(Records from a collection)
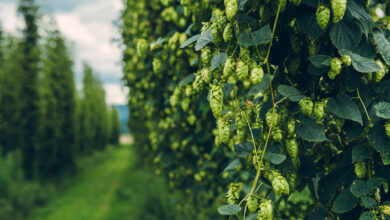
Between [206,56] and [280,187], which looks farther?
[206,56]

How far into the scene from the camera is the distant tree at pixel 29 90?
31.9 ft

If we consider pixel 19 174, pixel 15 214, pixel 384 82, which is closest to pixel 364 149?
pixel 384 82

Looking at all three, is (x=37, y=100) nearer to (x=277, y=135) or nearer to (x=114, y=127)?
(x=277, y=135)

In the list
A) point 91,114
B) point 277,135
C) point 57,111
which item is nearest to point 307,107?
point 277,135

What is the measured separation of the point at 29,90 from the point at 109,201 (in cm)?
479

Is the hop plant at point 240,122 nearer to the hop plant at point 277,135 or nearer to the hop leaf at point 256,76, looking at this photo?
the hop plant at point 277,135

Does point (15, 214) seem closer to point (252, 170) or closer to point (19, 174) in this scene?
point (19, 174)

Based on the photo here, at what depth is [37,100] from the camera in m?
9.96

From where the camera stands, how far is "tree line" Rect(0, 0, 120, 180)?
385 inches

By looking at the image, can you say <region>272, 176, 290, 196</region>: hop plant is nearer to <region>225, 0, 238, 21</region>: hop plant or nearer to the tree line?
<region>225, 0, 238, 21</region>: hop plant

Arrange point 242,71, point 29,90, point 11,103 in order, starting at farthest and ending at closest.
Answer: point 11,103
point 29,90
point 242,71

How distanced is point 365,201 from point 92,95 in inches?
809

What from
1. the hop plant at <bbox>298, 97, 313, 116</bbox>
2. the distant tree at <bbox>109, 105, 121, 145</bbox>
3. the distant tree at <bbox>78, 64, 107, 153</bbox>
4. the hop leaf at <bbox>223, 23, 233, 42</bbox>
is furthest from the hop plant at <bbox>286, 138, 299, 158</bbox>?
the distant tree at <bbox>109, 105, 121, 145</bbox>

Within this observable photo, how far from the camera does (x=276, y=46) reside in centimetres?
117
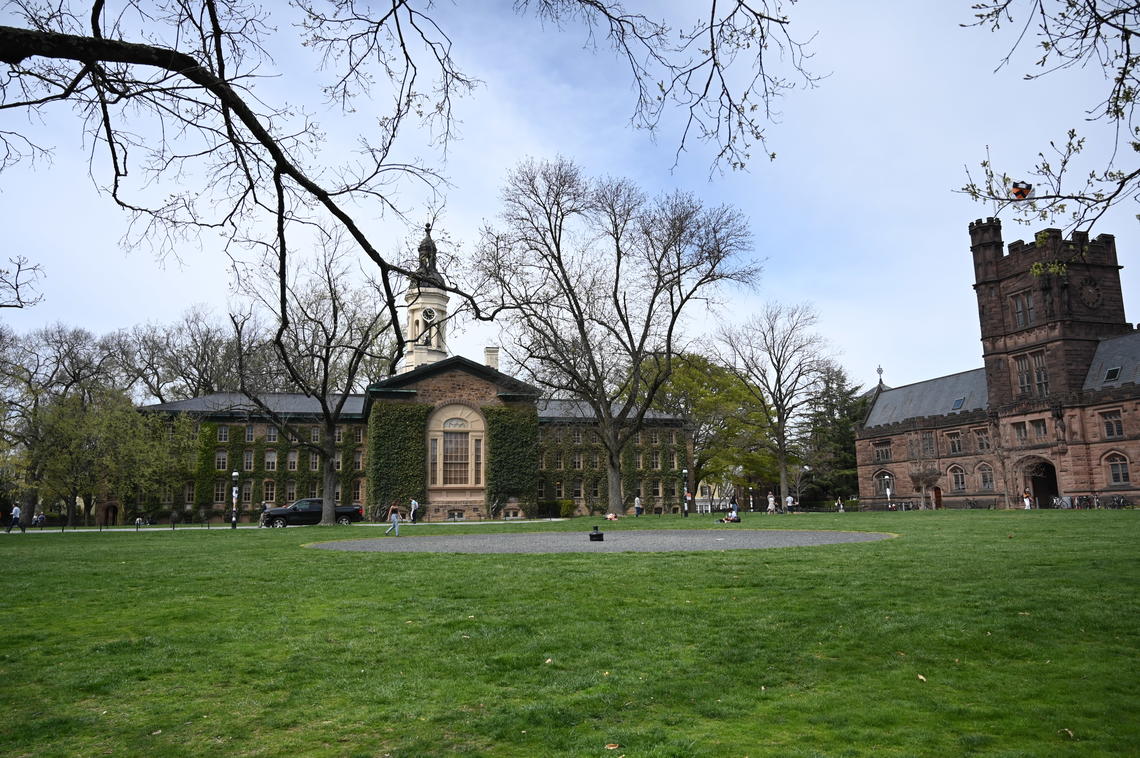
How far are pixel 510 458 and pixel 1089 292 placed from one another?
1639 inches

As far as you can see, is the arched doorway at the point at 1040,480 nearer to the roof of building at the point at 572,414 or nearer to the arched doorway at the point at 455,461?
the roof of building at the point at 572,414

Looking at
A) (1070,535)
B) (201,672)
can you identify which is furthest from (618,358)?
(201,672)

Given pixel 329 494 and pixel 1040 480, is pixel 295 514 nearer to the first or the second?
pixel 329 494

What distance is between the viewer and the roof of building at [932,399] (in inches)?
2322

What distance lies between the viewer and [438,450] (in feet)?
163

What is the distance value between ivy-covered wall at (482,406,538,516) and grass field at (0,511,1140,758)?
37.5 m

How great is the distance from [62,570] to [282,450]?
47833 millimetres

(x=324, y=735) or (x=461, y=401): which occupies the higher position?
(x=461, y=401)

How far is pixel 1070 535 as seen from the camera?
60.2ft

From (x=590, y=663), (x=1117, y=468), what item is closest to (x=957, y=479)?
(x=1117, y=468)

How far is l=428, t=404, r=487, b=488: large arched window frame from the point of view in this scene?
4947 centimetres

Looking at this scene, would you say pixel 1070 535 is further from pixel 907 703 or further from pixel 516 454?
pixel 516 454

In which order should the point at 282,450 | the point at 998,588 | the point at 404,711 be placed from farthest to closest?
1. the point at 282,450
2. the point at 998,588
3. the point at 404,711

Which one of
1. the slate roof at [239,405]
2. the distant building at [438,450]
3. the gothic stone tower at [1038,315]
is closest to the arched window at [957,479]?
the gothic stone tower at [1038,315]
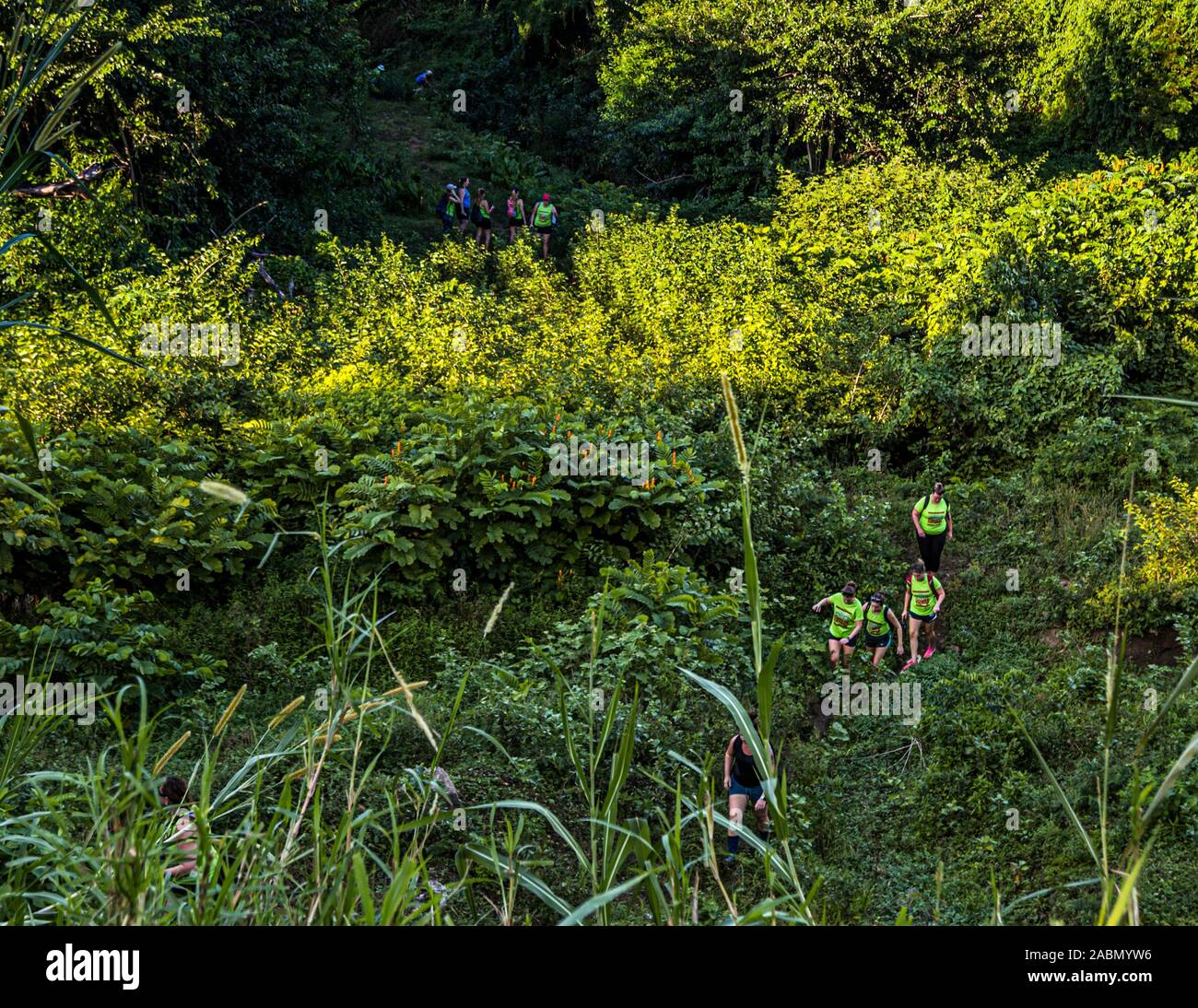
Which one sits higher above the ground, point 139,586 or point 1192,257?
point 1192,257

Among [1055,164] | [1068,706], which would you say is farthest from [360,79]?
[1068,706]

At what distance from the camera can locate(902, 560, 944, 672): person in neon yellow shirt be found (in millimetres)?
10047

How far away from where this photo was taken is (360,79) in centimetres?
2069

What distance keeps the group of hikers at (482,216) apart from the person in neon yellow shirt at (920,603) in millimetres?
12041

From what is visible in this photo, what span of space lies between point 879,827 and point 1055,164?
61.1ft

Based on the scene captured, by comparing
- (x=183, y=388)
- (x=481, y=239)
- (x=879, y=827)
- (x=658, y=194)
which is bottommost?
(x=879, y=827)

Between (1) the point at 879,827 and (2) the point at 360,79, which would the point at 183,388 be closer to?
(1) the point at 879,827

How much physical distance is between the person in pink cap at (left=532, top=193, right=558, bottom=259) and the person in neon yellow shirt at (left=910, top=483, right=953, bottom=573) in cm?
1112

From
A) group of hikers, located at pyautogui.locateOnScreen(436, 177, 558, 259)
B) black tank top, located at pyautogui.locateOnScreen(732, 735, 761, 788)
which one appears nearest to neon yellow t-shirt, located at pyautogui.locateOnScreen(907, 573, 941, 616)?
black tank top, located at pyautogui.locateOnScreen(732, 735, 761, 788)

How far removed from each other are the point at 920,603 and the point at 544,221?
12.6 m

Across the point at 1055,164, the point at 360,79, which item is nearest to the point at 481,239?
the point at 360,79
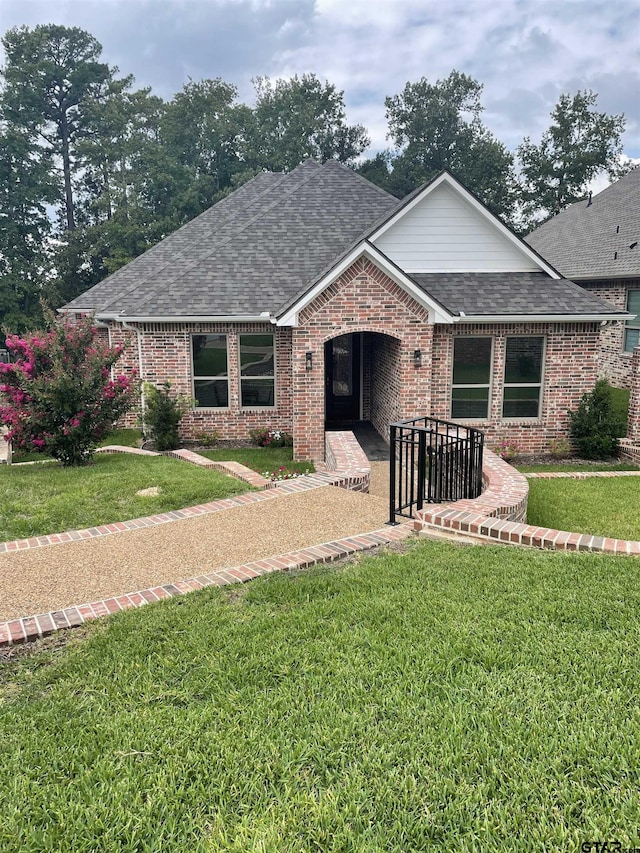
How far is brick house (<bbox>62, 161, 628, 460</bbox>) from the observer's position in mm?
12570

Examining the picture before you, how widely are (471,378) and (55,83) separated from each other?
42621mm

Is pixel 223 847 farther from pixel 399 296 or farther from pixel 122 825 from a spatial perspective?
pixel 399 296

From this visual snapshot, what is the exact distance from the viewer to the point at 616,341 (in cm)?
2214

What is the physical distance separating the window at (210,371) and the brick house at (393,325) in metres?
0.03

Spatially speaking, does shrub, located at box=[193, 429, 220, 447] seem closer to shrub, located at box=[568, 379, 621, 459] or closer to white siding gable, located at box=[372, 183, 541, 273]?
white siding gable, located at box=[372, 183, 541, 273]

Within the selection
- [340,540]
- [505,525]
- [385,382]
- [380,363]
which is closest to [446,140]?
[380,363]

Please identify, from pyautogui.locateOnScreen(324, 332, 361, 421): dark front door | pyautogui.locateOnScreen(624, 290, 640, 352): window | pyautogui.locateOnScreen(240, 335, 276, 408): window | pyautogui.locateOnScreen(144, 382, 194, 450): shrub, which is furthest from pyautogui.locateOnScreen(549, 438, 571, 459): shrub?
pyautogui.locateOnScreen(624, 290, 640, 352): window

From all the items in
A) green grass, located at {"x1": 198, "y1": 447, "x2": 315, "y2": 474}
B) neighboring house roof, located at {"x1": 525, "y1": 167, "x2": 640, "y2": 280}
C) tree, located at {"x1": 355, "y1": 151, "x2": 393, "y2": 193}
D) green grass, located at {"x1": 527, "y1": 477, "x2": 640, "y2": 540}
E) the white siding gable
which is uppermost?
tree, located at {"x1": 355, "y1": 151, "x2": 393, "y2": 193}

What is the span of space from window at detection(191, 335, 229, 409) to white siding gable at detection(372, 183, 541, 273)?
4316 millimetres

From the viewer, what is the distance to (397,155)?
50.5 metres

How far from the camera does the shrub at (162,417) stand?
1354cm

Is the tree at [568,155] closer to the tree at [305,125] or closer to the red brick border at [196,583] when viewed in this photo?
the tree at [305,125]

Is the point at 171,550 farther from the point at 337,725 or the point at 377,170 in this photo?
the point at 377,170

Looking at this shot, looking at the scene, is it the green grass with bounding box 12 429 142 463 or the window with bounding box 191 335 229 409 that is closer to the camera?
the green grass with bounding box 12 429 142 463
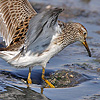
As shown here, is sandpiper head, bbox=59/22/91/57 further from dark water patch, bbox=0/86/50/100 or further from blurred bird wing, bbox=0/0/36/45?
dark water patch, bbox=0/86/50/100

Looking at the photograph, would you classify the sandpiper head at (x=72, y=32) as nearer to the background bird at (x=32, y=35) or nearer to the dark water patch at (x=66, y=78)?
the background bird at (x=32, y=35)

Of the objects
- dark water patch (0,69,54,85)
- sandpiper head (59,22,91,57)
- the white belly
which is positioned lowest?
dark water patch (0,69,54,85)

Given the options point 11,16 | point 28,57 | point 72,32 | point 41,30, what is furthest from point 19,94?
point 11,16

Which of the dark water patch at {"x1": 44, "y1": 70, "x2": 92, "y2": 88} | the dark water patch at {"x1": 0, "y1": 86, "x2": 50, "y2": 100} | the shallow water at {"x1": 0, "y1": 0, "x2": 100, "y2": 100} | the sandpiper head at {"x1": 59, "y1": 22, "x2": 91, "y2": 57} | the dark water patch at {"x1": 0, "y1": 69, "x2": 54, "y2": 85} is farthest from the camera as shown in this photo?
the dark water patch at {"x1": 0, "y1": 69, "x2": 54, "y2": 85}

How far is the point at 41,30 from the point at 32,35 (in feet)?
0.72

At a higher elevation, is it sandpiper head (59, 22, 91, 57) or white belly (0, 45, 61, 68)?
sandpiper head (59, 22, 91, 57)

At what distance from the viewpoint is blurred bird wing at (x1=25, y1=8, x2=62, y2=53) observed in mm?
5242

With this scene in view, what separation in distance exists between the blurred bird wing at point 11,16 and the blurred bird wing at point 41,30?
0.87 meters

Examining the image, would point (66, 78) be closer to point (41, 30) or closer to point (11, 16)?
point (41, 30)

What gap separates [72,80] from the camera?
23.3 feet

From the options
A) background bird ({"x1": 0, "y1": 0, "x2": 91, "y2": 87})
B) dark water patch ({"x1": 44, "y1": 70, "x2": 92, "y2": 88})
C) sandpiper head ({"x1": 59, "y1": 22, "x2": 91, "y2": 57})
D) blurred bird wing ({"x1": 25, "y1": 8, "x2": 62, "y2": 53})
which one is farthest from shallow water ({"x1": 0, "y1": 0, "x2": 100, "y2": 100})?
sandpiper head ({"x1": 59, "y1": 22, "x2": 91, "y2": 57})

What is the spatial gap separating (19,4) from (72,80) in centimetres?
232

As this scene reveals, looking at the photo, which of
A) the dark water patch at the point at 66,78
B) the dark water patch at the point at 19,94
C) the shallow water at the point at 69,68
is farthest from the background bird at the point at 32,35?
the dark water patch at the point at 19,94

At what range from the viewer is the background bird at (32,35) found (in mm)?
5652
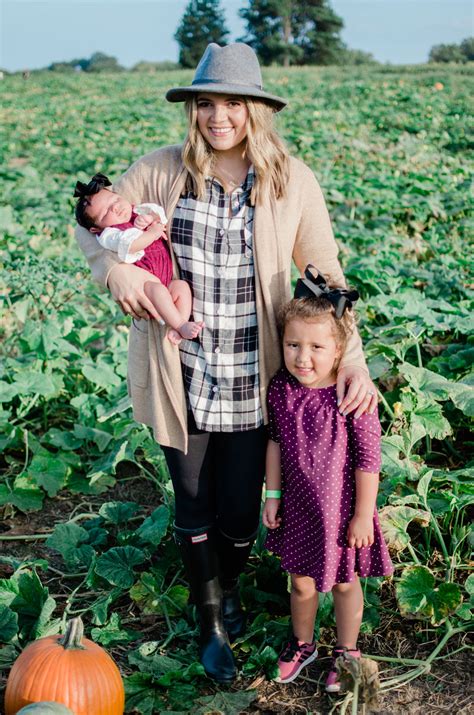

**SHORT PROBLEM**
Gather every line in the entries above that contains the string "shirt", and copy each of those lines in full.

**WRITTEN SOLUTION**
At what distance from the camera can locate(902, 560, 944, 672): person in neon yellow shirt be found (in millimetres)?
What distance keeps the group of hikers at (482,216) apart from the person in neon yellow shirt at (920,603) in millimetres?
How much physical distance is between the person in pink cap at (left=532, top=193, right=558, bottom=259) and the person in neon yellow shirt at (left=910, top=483, right=953, bottom=573) in cm?
which one appears nearest to neon yellow t-shirt, located at pyautogui.locateOnScreen(907, 573, 941, 616)?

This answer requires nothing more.